It sure has slowed down!! As he was growing up, it was constant, but honestly since he turned 2 it has slowed down quite a bit, even more so now that he is past that 2.5year mark.....thanks so much Spotted!


And to answer your question....as far as I know he is neither....breeder bred him for barrels, lol.....got the speed(well was supposed to) from his TB side, and his looks, and intelligence from his Paints/QH's side.....here is his bloodlines

Rodeo Time Paint


----------



## csimkunas6 (Apr 18, 2010)

3months later....just 3months short of his 3rd bday!

















All shaggy in his winter coat!


----------



## DraftyAiresMum (Jun 1, 2011)

Is it sad that when you said "All shaggy in his winter coat" and then I saw him, my first thought was "That looks like Aires' summer coat!"? ROFL!

He's looking good! You know where his faults lie, so no critique I can give. He's a horse now, not an awkward baby! Lol
_Posted via Mobile Device_


----------



## csimkunas6 (Apr 18, 2010)

DraftyAiresMum said:


> Is it sad that when you said "All shaggy in his winter coat" and then I saw him, my first thought was "That looks like Aires' summer coat!"? ROFL!
> 
> He's looking good! You know where his faults lie, so no critique I can give. He's a horse now, not an awkward baby! Lol
> _Posted via Mobile Device_


Hahahah thats too funny!!! How is Aires doing nowadays? Havent heard, or seen much about him, but then again, havent been on too much so. 

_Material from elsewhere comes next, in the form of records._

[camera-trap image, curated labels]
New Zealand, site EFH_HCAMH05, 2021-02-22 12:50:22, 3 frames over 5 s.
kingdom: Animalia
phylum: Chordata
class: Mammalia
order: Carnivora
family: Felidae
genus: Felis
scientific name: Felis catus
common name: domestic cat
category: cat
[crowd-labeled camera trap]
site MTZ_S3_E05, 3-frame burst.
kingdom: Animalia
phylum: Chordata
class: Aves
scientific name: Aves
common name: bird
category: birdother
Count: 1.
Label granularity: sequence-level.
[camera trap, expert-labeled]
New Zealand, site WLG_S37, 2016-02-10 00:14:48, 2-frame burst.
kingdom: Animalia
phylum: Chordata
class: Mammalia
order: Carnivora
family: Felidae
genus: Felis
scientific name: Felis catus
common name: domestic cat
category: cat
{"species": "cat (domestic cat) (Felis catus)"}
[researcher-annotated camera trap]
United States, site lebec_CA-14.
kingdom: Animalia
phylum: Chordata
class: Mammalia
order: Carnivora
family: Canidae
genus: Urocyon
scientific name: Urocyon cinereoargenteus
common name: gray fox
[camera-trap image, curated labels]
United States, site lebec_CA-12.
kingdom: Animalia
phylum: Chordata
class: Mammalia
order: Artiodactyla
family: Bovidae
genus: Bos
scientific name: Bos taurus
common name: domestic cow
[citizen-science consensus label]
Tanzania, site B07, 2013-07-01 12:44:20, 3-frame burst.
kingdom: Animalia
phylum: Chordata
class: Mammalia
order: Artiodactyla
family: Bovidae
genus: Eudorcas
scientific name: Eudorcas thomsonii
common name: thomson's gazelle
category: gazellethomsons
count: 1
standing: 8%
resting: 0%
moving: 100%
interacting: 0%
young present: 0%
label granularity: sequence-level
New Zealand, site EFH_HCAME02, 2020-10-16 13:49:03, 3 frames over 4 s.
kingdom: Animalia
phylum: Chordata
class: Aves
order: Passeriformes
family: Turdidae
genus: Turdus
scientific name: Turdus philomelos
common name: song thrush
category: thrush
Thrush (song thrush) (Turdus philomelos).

But yeah, at this point Im fully aware of his faults, just like to show people updates, and that as fugly as he was, hes usable


----------



## DraftyAiresMum (Jun 1, 2011)

Aires is good. He's not gonna like me come spring because we are seriously going to work. I want to enter him in the schooling show at our new barn come summer. He's hit about 16.1hh now. The BO at our new barn just adored him.
_Posted via Mobile Device_


----------



## Elana (Jan 28, 2011)

He is maturing but he is still down hill. Nice horse.


----------



## csimkunas6 (Apr 18, 2010)

DraftyAiresMum said:


> Aires is good. He's not gonna like me come spring because we are seriously going to work. I want to enter him in the schooling show at our new barn come summer. He's hit about 16.1hh now. The BO at our new barn just adored him.
> _Posted via Mobile Device_


Same here, I dont really have a place to work Rodeo. I work him here and there, but nothing too strenuous, he sits out back more than anything, but once we get this last move out of the way, its on! lol Wow! 16.1hh!!!! Rodeo is probably right at 15hh Id say, need to measure him, and I have a hard enough time getting on, couldnt imagine him being 16.1! haha



Elana said:


> He is maturing but he is still down hill. Nice horse.


Thanks Elana, he sure is down hill still, but not as much as he was there for a good while. He has another 3months before he turns 3, we'll see how he shapes up in the next few years


----------



## Peppy Barrel Racing (Aug 16, 2011)

Rodeo is filling out nice! Of course I've told you before how much I like him !


----------